▼

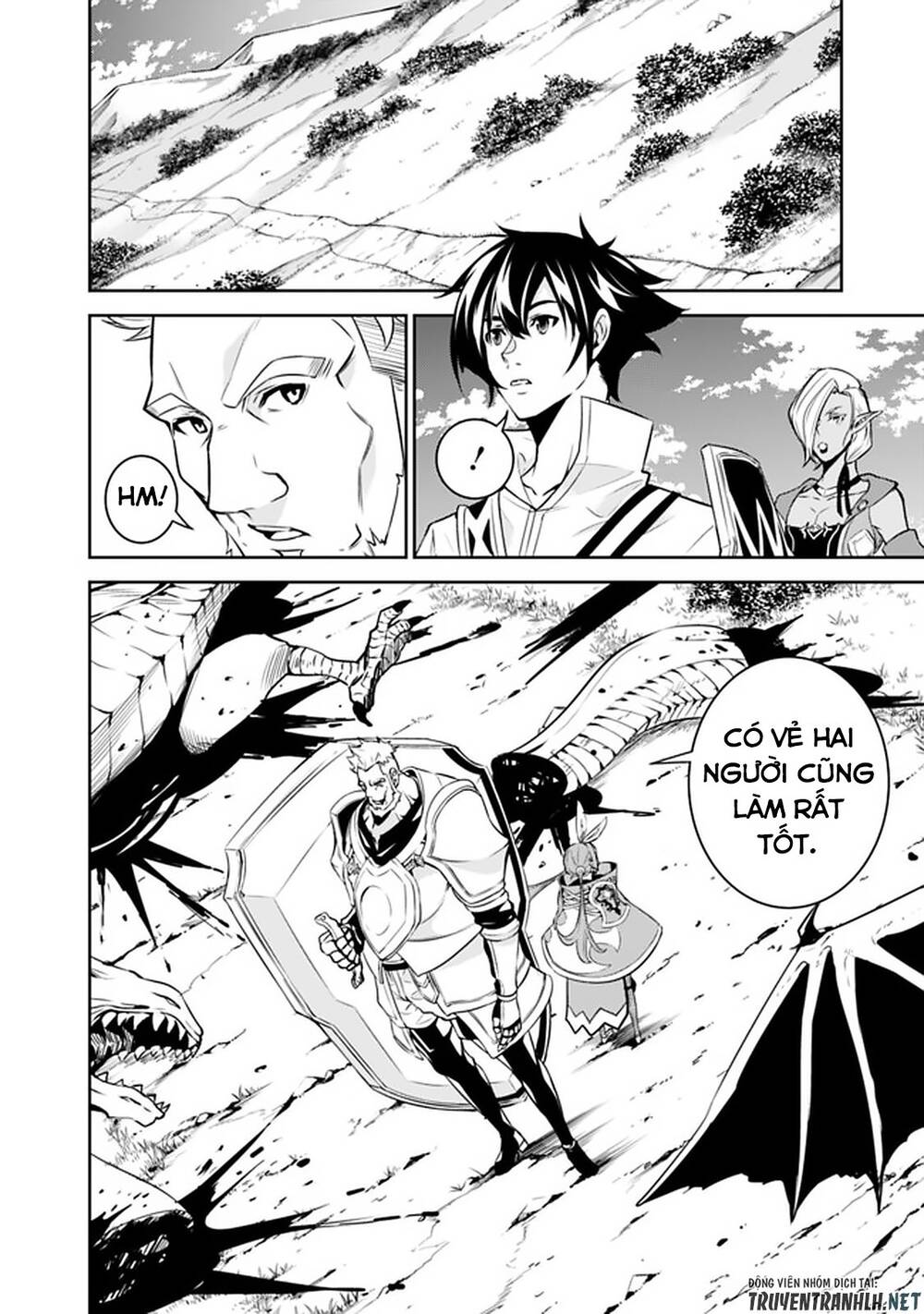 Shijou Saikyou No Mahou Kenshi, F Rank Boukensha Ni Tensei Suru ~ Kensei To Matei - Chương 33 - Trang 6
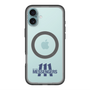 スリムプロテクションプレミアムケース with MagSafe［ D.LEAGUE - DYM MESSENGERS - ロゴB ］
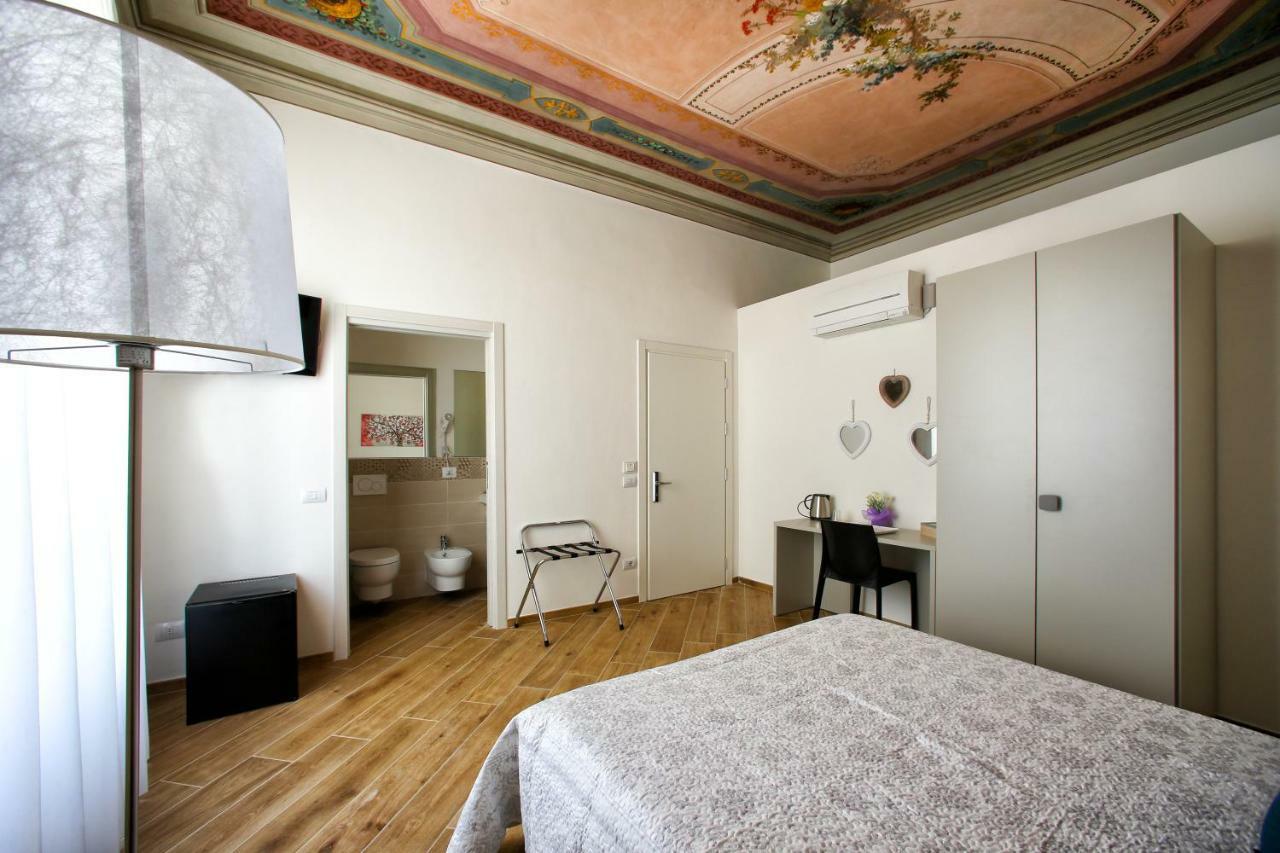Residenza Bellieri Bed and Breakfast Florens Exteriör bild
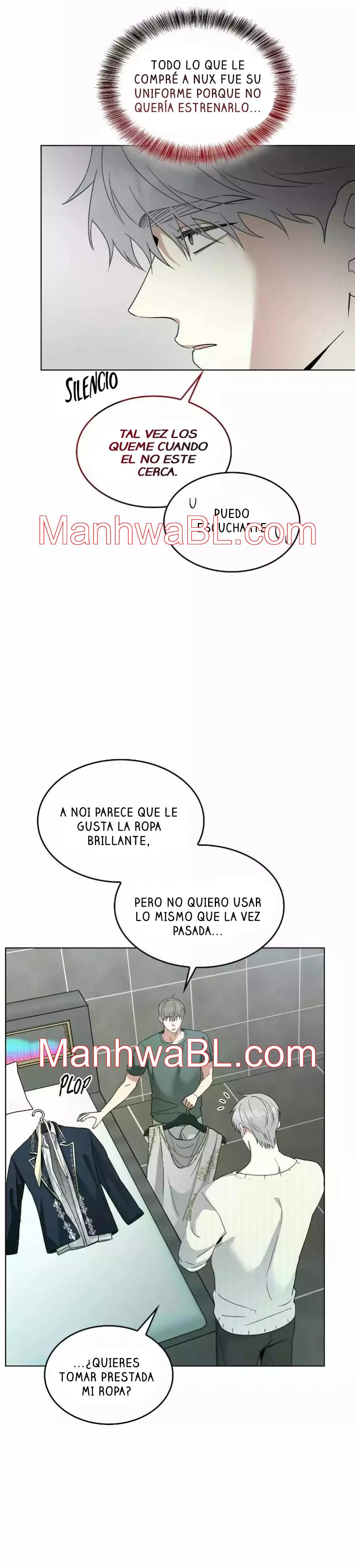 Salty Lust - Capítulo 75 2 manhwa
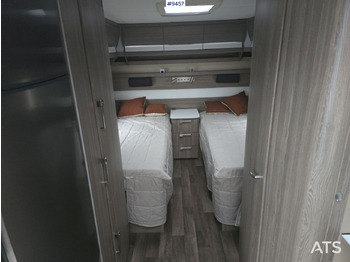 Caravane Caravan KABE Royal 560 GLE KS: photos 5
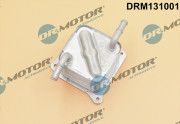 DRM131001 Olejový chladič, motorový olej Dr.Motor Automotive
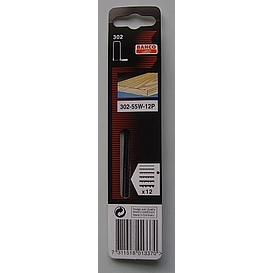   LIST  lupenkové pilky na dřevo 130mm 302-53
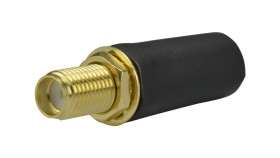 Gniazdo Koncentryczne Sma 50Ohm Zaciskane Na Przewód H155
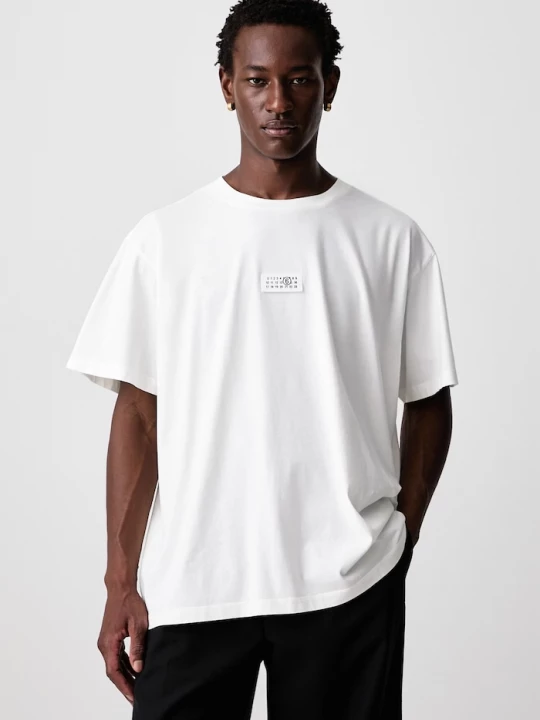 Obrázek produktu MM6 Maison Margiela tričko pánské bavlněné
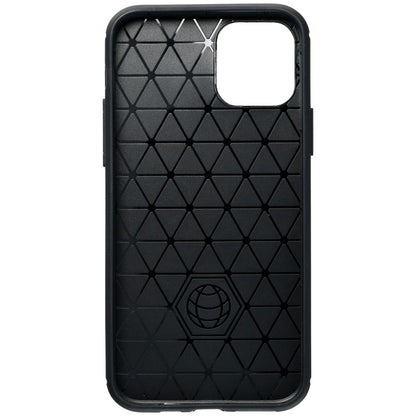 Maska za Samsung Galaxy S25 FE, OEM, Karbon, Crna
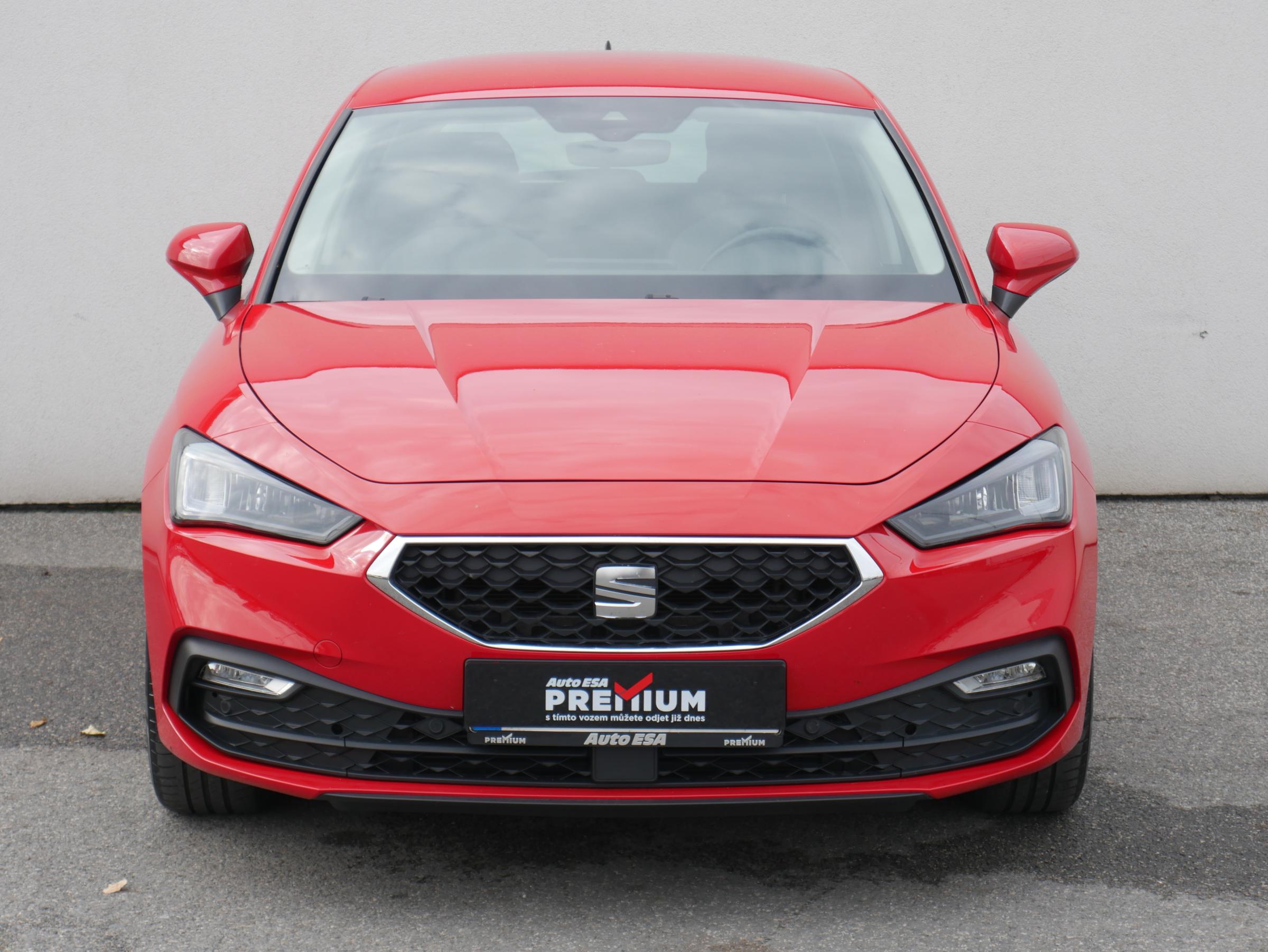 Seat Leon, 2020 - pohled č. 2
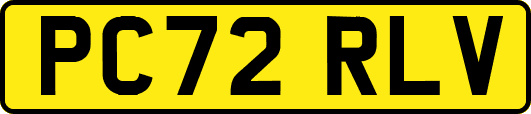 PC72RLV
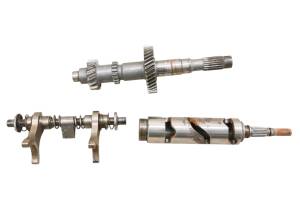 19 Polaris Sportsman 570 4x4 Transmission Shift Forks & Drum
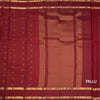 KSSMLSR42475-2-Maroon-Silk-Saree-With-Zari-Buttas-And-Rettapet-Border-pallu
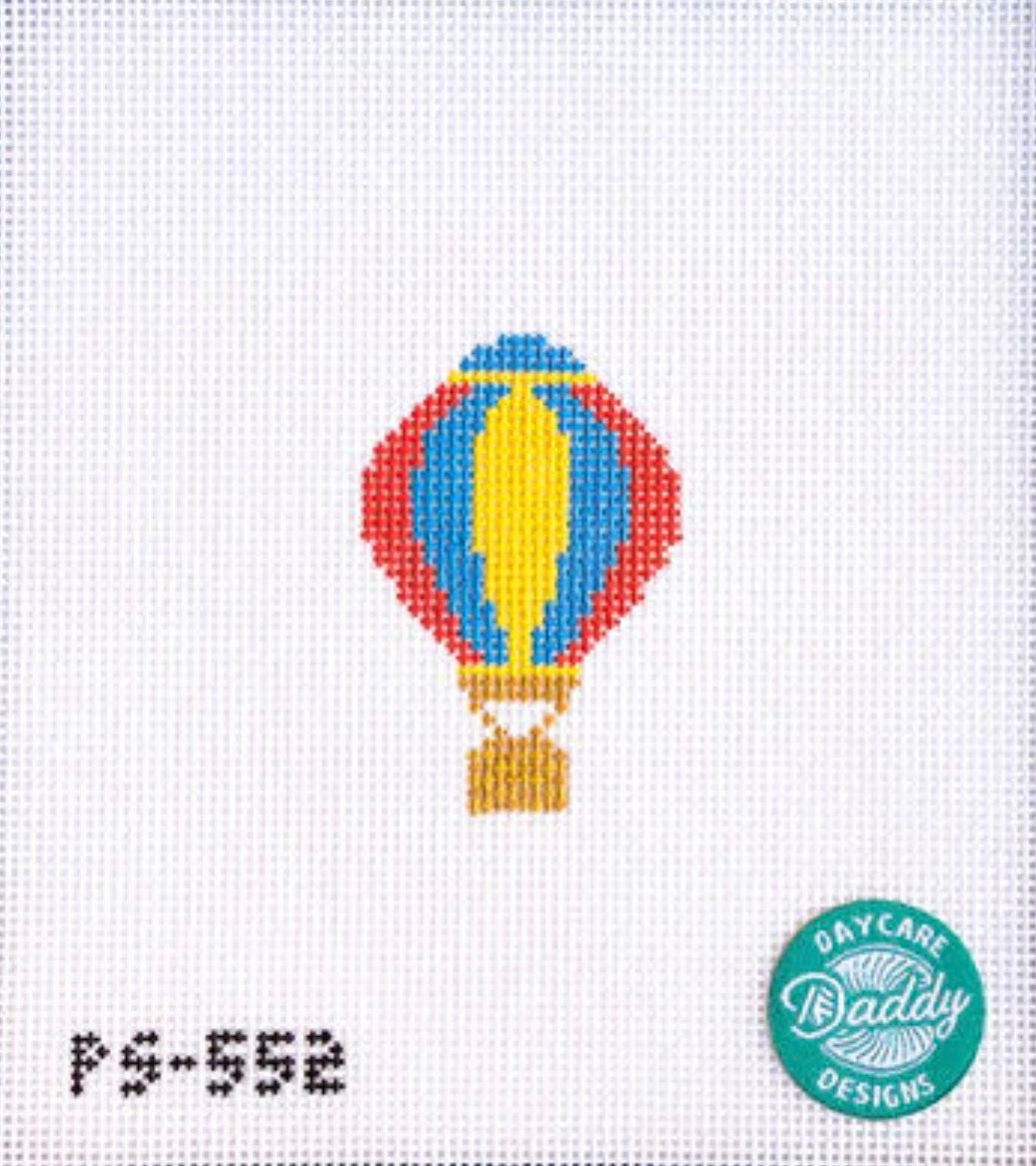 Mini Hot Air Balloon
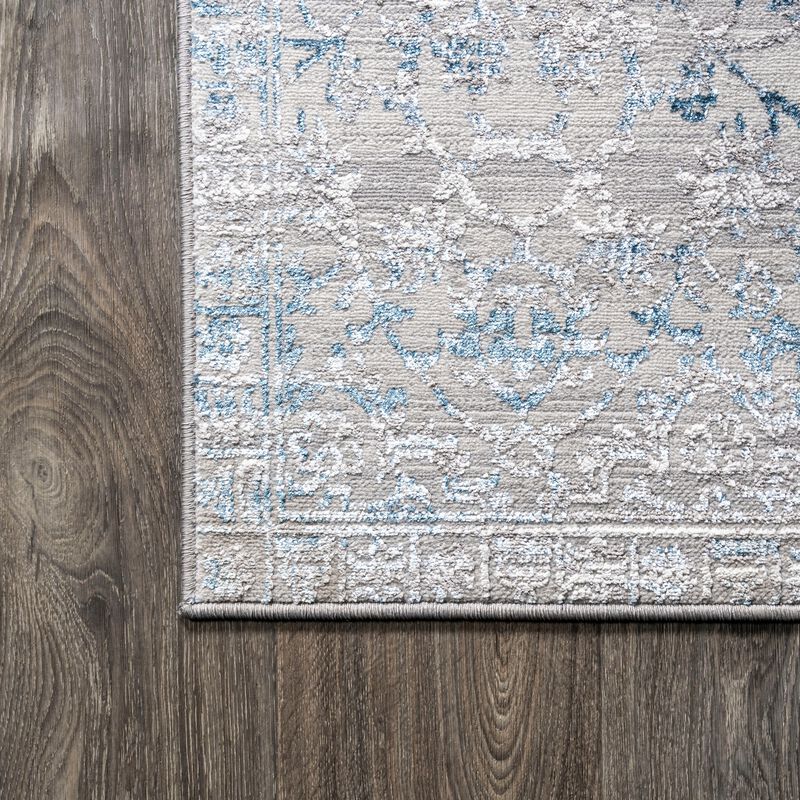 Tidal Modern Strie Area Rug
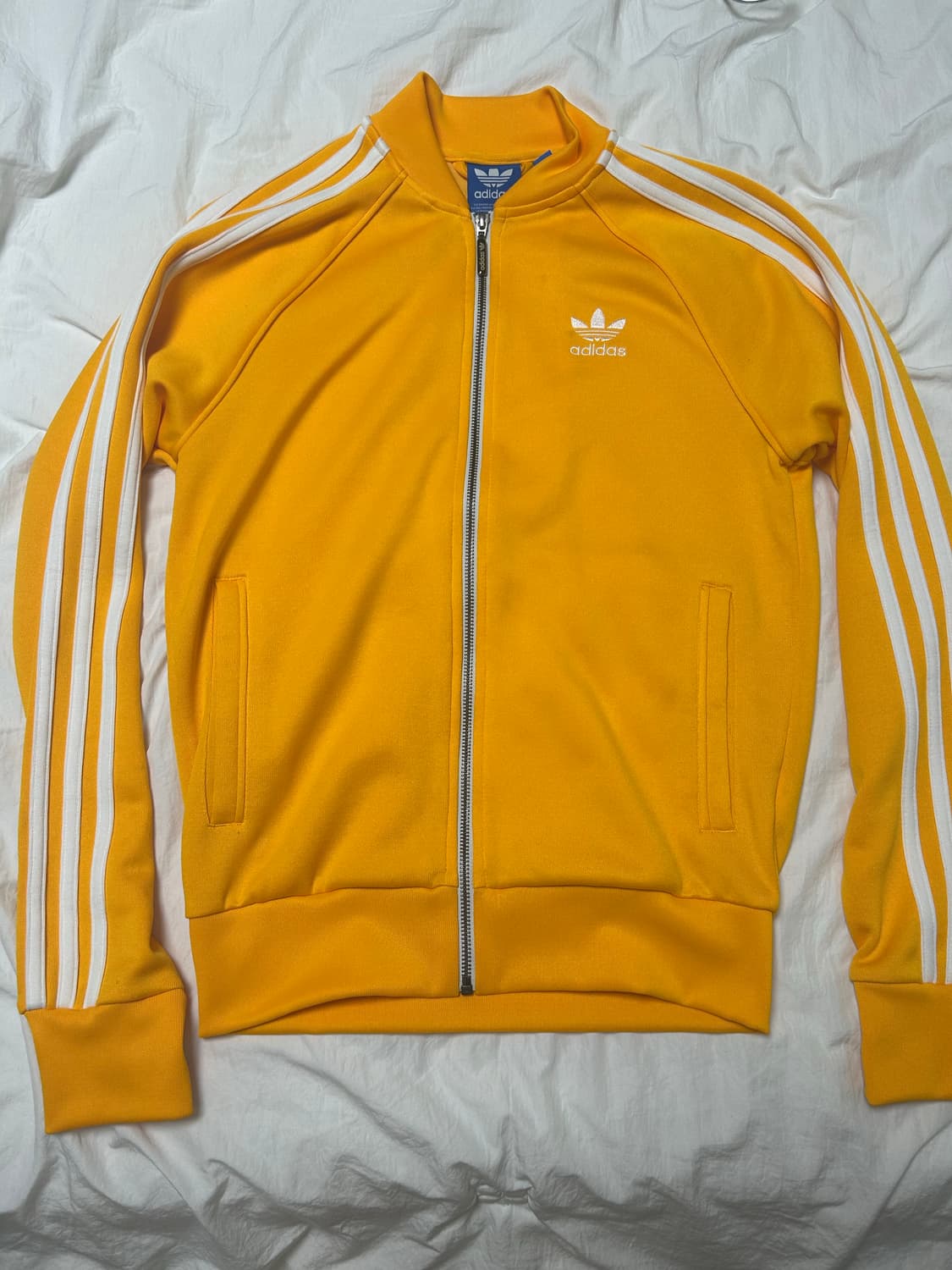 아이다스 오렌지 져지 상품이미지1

▲

- _Work order_
Please transcribe the material above exactly as written. Leave the pictures out.

- _Exercise answer_
 Shijou Saikyou No Mahou Kenshi, F Rank Boukensha Ni Tensei Suru ~ Kensei To Matei - Chương 33 - Trang 6
 スリムプロテクションプレミアムケース with MagSafe［ D.LEAGUE - DYM MESSENGERS - ロゴB ］
Residenza Bellieri Bed and Breakfast Florens Exteriör bild
 Salty Lust - Capítulo 75 2 manhwa
 Caravane Caravan KABE Royal 560 GLE KS: photos 5
 DRM131001 Olejový chladič, motorový olej Dr.Motor Automotive
   LIST  lupenkové pilky na dřevo 130mm 302-53
 Gniazdo Koncentryczne Sma 50Ohm Zaciskane Na Przewód H155
 Obrázek produktu MM6 Maison Margiela tričko pánské bavlněné
 Maska za Samsung Galaxy S25 FE, OEM, Karbon, Crna
 Seat Leon, 2020 - pohled č. 2
 PC72RLV
 19 Polaris Sportsman 570 4x4 Transmission Shift Forks & Drum
 KSSMLSR42475-2-Maroon-Silk-Saree-With-Zari-Buttas-And-Rettapet-Border-pallu
 Mini Hot Air Balloon
 Tidal Modern Strie Area Rug
 아이다스 오렌지 져지 상품이미지1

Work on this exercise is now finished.